Page MenuHomePhabricator

puppet errors on contint servers related to helmfiles for push-notifications
Closed, ResolvedPublic

Description

Icinga showed warnings that there are puppet errors on contint1001 and contint2001 since about 2days and 8 hours from writing this.

They are related to deployment-charts, specifically helmfiles for push-notifications:

WARNING: Puppet has 3 failures. Last run 6 seconds ago with 3 failures.
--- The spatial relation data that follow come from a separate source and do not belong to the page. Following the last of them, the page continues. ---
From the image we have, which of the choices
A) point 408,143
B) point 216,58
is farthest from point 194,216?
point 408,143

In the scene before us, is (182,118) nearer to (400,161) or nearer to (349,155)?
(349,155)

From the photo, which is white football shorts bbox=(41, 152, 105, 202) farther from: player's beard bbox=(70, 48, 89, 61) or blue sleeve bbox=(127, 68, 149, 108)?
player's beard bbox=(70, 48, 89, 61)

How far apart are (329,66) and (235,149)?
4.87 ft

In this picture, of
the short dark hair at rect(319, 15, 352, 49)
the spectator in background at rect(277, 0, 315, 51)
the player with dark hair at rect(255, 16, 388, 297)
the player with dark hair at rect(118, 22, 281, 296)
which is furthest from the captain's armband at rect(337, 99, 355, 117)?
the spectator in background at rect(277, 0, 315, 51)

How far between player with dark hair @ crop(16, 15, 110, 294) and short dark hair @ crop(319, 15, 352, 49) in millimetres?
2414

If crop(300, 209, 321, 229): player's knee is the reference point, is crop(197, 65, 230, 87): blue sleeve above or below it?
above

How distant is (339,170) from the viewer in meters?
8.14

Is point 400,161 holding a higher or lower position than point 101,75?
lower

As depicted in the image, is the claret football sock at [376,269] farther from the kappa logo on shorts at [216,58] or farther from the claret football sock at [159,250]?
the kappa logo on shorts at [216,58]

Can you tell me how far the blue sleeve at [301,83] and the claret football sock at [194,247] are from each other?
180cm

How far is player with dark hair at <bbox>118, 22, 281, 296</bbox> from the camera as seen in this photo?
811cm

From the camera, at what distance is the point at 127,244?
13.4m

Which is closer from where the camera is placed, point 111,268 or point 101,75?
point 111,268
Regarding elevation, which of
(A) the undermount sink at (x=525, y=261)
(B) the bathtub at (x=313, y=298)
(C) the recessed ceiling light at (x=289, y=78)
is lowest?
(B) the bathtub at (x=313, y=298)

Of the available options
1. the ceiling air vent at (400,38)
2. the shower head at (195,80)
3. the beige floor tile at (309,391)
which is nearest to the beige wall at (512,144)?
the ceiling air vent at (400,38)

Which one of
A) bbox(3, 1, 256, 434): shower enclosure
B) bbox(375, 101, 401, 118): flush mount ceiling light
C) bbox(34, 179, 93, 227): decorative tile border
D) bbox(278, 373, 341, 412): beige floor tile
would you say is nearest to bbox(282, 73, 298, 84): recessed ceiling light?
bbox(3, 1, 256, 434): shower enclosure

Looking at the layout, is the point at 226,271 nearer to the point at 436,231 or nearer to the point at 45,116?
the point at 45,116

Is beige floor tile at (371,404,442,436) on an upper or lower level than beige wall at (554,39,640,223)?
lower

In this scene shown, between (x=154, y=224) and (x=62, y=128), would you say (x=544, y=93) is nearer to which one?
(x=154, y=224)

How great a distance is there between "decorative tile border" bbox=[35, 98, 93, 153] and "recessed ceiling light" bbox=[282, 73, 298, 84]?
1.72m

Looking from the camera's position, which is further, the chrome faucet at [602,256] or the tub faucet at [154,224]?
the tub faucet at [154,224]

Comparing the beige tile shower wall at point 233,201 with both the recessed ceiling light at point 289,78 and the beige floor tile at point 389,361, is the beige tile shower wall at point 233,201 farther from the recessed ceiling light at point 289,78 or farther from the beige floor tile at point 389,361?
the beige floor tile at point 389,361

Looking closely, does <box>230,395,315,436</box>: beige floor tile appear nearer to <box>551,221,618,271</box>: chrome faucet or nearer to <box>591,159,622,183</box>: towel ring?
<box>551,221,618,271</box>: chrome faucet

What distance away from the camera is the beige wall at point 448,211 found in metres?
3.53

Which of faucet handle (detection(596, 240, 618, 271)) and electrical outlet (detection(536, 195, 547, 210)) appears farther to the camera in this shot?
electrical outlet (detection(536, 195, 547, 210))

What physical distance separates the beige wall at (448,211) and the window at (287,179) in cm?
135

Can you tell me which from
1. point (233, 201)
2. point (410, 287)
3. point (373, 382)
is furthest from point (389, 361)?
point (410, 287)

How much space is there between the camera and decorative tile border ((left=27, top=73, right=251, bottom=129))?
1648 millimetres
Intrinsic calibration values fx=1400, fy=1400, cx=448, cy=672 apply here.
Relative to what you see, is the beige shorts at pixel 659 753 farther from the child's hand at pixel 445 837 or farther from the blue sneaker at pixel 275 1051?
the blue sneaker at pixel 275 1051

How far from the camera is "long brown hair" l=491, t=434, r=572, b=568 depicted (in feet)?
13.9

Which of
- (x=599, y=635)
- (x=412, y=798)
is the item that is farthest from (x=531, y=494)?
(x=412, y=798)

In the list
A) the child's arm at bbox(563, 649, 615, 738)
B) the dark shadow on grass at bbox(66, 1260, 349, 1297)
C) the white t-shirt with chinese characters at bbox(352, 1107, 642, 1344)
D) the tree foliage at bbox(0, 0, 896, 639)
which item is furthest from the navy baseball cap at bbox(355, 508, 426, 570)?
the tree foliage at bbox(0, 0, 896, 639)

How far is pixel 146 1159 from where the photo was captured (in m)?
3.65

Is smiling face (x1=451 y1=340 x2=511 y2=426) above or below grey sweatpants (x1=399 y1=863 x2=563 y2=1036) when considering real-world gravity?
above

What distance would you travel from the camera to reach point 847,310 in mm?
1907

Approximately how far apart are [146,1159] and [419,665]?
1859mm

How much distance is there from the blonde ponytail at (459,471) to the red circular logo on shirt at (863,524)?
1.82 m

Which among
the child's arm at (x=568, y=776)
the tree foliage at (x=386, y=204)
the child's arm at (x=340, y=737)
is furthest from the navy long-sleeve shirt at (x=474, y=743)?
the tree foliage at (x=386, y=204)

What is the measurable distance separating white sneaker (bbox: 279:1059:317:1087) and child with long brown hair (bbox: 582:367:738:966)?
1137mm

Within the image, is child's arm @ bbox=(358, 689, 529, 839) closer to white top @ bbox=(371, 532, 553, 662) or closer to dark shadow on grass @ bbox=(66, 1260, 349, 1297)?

Failed resources (up to 3 shown): File[/srv/deployment-charts/helmfile.d/services/staging/push-notifications],File[/srv/deployment-charts/helmfile.d/services/eqiad/push-notifications],File[/srv/deployment-charts/helmfile.d/services/codfw/push-notifications]

The reason for that is Error: Could not find user mwdeploy

Error: /Stage[main]/Profile::Kubernetes::Deployment_server::Helmfile/File[/srv/deployment-charts/helmfile.d/services/eqiad/push-notifications]/owner: change from 'root' to 'mwdeploy' failed: Could not find user mwdeploy

See the puppet run on the servers for more details.
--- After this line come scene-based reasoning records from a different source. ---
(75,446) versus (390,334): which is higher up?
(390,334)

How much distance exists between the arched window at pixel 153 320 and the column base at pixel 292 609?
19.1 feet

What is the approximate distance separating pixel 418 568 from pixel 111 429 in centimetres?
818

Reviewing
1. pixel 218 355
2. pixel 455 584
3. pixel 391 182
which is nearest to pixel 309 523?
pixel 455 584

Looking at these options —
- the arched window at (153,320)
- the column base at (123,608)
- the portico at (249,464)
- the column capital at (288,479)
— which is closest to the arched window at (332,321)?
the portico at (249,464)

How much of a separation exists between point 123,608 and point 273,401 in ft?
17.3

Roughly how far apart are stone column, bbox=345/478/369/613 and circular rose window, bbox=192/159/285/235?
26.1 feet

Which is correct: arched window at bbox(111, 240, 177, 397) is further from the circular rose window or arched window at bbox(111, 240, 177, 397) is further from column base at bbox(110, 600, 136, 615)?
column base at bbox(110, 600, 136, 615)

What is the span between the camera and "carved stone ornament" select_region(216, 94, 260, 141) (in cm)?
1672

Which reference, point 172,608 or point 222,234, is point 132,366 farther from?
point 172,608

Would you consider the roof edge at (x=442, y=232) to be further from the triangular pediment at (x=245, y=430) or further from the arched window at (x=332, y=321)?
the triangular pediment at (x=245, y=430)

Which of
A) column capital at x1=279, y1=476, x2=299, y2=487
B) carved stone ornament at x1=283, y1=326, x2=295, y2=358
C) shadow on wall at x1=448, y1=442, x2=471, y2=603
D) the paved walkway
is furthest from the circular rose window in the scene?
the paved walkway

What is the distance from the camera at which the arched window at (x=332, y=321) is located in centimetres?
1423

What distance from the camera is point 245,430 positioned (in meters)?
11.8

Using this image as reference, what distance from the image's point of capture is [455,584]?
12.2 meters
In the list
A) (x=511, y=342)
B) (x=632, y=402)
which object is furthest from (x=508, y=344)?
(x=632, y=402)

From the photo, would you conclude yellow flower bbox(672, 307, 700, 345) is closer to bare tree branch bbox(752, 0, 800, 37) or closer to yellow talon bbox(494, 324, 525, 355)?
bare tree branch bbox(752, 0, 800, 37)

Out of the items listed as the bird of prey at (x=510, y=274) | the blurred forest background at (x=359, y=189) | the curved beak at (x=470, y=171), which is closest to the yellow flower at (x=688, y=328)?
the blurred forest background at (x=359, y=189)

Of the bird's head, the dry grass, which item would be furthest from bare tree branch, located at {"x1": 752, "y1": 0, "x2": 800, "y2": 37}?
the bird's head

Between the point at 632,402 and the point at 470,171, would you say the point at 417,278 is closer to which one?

Should the user mwdeploy be added on contint servers or is it a different fix?

Event Timeline

The error message refers to push-notifications (which I have ZERO idea what it could be) but that leads me to suspect 6fb390b3ce18ff96a7b657c0ade6eccbfa9d0c17 by @jijiki and merged on July 22nd

--- a/hieradata/role/common/ci/master.yaml
+++ b/hieradata/role/common/ci/master.yaml
@@ -130,6 +130,12 @@ profile::kubernetes::deployment_server::services:
     username: recommendation-api
     group: wikidev
     mode: '0640'
+  push-notifications:
+    username: push-notifications
+    group: wikidev
+    namespace: push-notifications
+    mode: '0640'
+    owner: mwdeploy

There is no reason to have a mwdeploy user on the hosts having the role ci::master (contint1001 / contint2001).
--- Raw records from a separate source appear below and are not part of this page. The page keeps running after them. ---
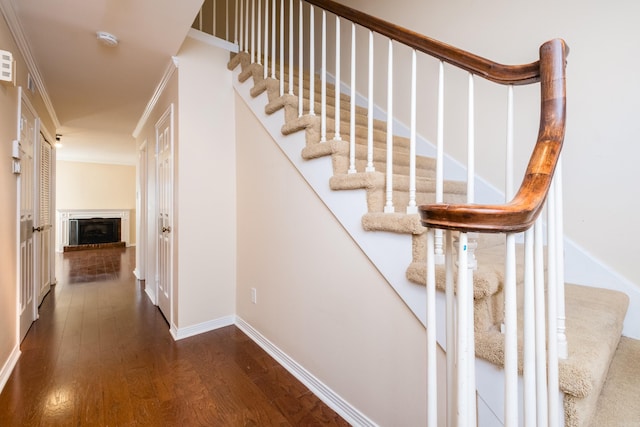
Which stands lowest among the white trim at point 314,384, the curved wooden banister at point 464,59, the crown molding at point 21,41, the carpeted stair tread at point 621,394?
the white trim at point 314,384

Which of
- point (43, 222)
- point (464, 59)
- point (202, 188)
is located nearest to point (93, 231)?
point (43, 222)

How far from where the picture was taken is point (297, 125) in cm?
173

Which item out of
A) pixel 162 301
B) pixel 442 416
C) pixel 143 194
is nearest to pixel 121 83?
pixel 143 194

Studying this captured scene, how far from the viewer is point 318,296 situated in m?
1.68

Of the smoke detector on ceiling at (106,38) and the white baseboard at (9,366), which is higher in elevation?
the smoke detector on ceiling at (106,38)

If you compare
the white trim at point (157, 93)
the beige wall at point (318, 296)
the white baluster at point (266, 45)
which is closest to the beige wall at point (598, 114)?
the beige wall at point (318, 296)

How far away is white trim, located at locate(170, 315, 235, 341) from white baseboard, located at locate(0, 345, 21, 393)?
0.93 meters

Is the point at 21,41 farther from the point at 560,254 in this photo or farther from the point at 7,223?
the point at 560,254

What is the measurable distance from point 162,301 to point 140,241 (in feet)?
5.89

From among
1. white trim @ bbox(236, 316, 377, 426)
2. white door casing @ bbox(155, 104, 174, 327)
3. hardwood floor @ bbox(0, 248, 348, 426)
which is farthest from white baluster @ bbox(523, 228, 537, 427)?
white door casing @ bbox(155, 104, 174, 327)

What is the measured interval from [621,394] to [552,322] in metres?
0.58

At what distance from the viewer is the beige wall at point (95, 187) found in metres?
7.09

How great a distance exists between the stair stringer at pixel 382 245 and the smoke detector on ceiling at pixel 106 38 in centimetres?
123

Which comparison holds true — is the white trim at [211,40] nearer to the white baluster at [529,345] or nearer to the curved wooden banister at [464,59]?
the curved wooden banister at [464,59]
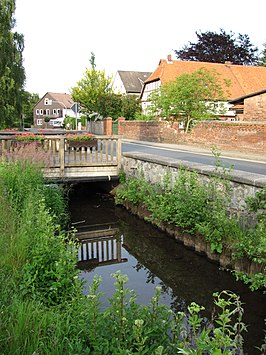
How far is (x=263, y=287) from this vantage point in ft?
18.9

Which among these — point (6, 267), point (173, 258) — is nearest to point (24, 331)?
point (6, 267)

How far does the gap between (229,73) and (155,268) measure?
39260 mm

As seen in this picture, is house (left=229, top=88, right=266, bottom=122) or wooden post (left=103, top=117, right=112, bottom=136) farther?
wooden post (left=103, top=117, right=112, bottom=136)

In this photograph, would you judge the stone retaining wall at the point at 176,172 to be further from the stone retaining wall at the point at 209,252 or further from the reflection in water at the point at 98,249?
the reflection in water at the point at 98,249

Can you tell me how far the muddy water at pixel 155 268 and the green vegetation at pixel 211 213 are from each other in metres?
0.36

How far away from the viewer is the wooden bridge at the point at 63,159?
10.3 metres

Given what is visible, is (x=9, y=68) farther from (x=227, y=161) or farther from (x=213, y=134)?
(x=227, y=161)

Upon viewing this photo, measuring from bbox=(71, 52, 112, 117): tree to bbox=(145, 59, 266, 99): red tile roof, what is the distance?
6.40 meters

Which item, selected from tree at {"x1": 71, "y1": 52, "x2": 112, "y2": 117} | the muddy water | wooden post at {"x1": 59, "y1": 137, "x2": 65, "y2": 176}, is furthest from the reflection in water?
tree at {"x1": 71, "y1": 52, "x2": 112, "y2": 117}

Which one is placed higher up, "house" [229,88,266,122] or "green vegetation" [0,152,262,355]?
"house" [229,88,266,122]

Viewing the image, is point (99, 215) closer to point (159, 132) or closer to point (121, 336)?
point (121, 336)

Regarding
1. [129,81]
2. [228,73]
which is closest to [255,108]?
[228,73]

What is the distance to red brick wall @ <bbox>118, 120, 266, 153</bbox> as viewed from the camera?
1884 cm

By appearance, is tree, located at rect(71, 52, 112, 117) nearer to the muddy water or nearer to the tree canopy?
the tree canopy
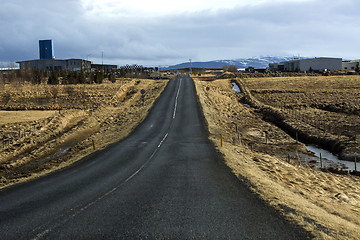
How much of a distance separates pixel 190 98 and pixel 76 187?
3941 centimetres

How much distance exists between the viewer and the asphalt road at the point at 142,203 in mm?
9375

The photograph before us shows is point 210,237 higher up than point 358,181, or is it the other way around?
point 210,237

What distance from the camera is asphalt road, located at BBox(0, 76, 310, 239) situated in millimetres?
9375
The error message refers to push-notifications (which I have ZERO idea what it could be) but that leads me to suspect 6fb390b3ce18ff96a7b657c0ade6eccbfa9d0c17 by @jijiki and merged on July 22nd
There is no reason to have a mwdeploy user on the hosts having the role ci::master (contint1001 / contint2001).

Yes, T250491 , T256973 seem related. Already added one as parent task and left a comment on https://gerrit.wikimedia.org/r/c/operations/puppet/+/613104.

Change 617387 had a related patch set uploaded (by Alexandros Kosiaris; owner: Alexandros Kosiaris):
[operations/puppet@production] push-notifications: Remove from CI 2 wrongly added vars

https://gerrit.wikimedia.org/r/617387

Change 617387 merged by Alexandros Kosiaris:
[operations/puppet@production] push-notifications: Remove from CI 2 wrongly added vars

https://gerrit.wikimedia.org/r/617387

akosiaris claimed this task.
akosiaris added a subscriber: akosiaris.

I 've merged https://gerrit.wikimedia.org/r/617387, icinga no longer complains.